After filling it in, the login form appears. They can immediately login to Keboola and see their invitation to the project they have been invited to. Once they accept it, you will see their chosen screen name in the user list:

Screenshot -- User joined

Existing User

If the added user already has a Keboola account, you will see their screen name in the user list right away:

Screenshot -- User joined

Note: If you intend to invite an existing user, it is a good idea to verify the screen name. If you see Not activated yet instead of the screen name, it means that there is no Keboola account associated with the email address.

The user will receive an email invitation:

Screenshot -- Invitation email to create account

The link leads to the account settings where the user can see their pending invitations:

Screenshot -- Invitations on account settings

Invitations are also shown on the welcome screen with the project list:

Screenshot -- Invitations on project list

Until the user accepts the invitation, they are not allowed to enter the project:

Screenshot -- Project access denied

Once the invitation is accepted, the user becomes a member of the project:

Screenshot -- User joined

Removing User

You may remove a user from a project by clicking the Remove button in the user list. The user will receive a notification email about being removed from the project. The removal is effective immediately. Any following operations will be unauthorized, regardless of whether the user will be logged in at the moment or not. Removing a user from a project has no effect on the data in it; everything the particular user did there stays untouched. You can also leave a project voluntarily by pressing the Leave button.

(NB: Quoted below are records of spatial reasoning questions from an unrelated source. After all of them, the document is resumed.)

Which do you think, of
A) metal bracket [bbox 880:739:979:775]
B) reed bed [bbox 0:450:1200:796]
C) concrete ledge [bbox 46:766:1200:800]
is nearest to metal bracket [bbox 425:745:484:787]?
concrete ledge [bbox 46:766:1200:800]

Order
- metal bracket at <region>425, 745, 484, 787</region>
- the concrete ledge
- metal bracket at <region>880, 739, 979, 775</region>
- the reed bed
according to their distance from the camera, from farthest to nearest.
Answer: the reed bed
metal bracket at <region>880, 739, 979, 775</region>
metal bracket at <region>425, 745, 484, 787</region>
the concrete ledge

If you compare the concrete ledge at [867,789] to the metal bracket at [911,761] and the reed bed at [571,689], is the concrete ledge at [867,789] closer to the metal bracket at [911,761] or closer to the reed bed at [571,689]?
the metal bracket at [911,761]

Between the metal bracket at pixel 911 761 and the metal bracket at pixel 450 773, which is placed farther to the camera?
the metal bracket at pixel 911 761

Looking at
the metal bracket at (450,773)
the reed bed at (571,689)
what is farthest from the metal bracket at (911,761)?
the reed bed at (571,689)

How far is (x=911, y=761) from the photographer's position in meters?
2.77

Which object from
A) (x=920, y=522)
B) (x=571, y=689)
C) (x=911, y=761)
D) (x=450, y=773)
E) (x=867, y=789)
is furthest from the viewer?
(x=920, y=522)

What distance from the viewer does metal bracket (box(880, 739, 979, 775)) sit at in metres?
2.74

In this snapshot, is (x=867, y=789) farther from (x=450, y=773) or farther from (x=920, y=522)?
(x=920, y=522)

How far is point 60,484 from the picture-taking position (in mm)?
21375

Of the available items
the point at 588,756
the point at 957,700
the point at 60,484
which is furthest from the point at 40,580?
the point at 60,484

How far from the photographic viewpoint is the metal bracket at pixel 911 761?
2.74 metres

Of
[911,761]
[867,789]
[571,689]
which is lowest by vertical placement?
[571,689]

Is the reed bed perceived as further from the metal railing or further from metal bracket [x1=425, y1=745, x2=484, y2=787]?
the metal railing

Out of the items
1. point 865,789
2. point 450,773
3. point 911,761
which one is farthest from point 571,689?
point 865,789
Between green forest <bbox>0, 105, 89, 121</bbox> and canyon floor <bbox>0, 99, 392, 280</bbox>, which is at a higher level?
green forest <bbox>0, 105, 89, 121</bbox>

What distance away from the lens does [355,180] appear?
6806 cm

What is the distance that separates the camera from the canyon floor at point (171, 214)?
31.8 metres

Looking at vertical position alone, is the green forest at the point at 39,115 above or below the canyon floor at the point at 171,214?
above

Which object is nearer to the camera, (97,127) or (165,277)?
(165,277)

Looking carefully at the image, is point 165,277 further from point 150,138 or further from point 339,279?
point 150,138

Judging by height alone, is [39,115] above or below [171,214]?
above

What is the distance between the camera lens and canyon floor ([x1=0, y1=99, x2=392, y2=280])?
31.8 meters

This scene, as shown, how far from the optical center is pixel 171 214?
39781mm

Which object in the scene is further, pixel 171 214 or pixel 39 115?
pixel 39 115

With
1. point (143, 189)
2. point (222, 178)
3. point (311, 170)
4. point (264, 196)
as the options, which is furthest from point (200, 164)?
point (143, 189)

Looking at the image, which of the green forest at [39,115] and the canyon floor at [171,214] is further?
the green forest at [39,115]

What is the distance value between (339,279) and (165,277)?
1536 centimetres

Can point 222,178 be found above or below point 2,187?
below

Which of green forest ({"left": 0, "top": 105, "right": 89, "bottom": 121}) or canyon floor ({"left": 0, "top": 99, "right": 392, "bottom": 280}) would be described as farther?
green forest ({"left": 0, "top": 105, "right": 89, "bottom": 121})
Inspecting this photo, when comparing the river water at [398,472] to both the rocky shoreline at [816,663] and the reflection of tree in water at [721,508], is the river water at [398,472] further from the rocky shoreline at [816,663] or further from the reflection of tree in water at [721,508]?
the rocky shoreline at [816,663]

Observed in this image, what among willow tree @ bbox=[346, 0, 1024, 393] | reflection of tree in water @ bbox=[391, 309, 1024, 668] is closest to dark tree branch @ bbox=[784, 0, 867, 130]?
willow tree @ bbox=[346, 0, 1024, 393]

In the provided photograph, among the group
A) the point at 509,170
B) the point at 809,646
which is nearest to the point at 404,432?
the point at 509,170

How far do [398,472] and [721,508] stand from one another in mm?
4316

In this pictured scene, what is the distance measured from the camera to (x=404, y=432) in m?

Important: However, you will not be able to re-join the project unless someone invites you again or unless you are a member of the project organization.

Who Can Access Project

It is important to understand the concept of organizations to asses what persons might be able to access a specific project. For a quick overview, here is a complete list of persons able to access a given project:

  • Active users of the project (listed on the Users tab of the Settings page)
  • Users invited to the project (listed on the Users tab of the Settings page with the note Invited)
  • Users of the organization to which the project belongs
  • Users of the maintainer to which the project organization belongs, provided that Auto Join is enabled
  • Keboola support staff, provided that Auto Join is enabled

No other user can enter the project. If Auto Join is disabled, maintainer users and Keboola Support staff can see the name of the project and request access which must be approved by a current member of the project.


There are three options for authenticating a Keboola account:

  • Google account
  • Combination of an email address and the associated password
  • Combination of an email address and the associated password with multi-factor authentication

The options are described in detail below.

Google Account

If you have a Google Account (Gmail), you can use it to authenticate to Keboola. Click the respective button on the login page:

Screenshot -- Login Page

Then follow the Google instructions to authorize Keboola. No configuration in Keboola is necessary to enable Google Account login. Bear in mind, however, that the Google Account email must match the email you are using in Keboola.

Multi-Factor Authentication

Enable multi-factor authentication (MFA) in your account settings. You can review the state of MFA for any user in the user list:

Screenshot -- User joined


All users listed on the Users & Settings page are project administrators. This means they can perform all operations within the project. If you need to limit authorization to certain operations or data, there are two options to choose from:

  1. Split the project into multiple projects.
  2. Use Storage Tokens instead of full user accounts.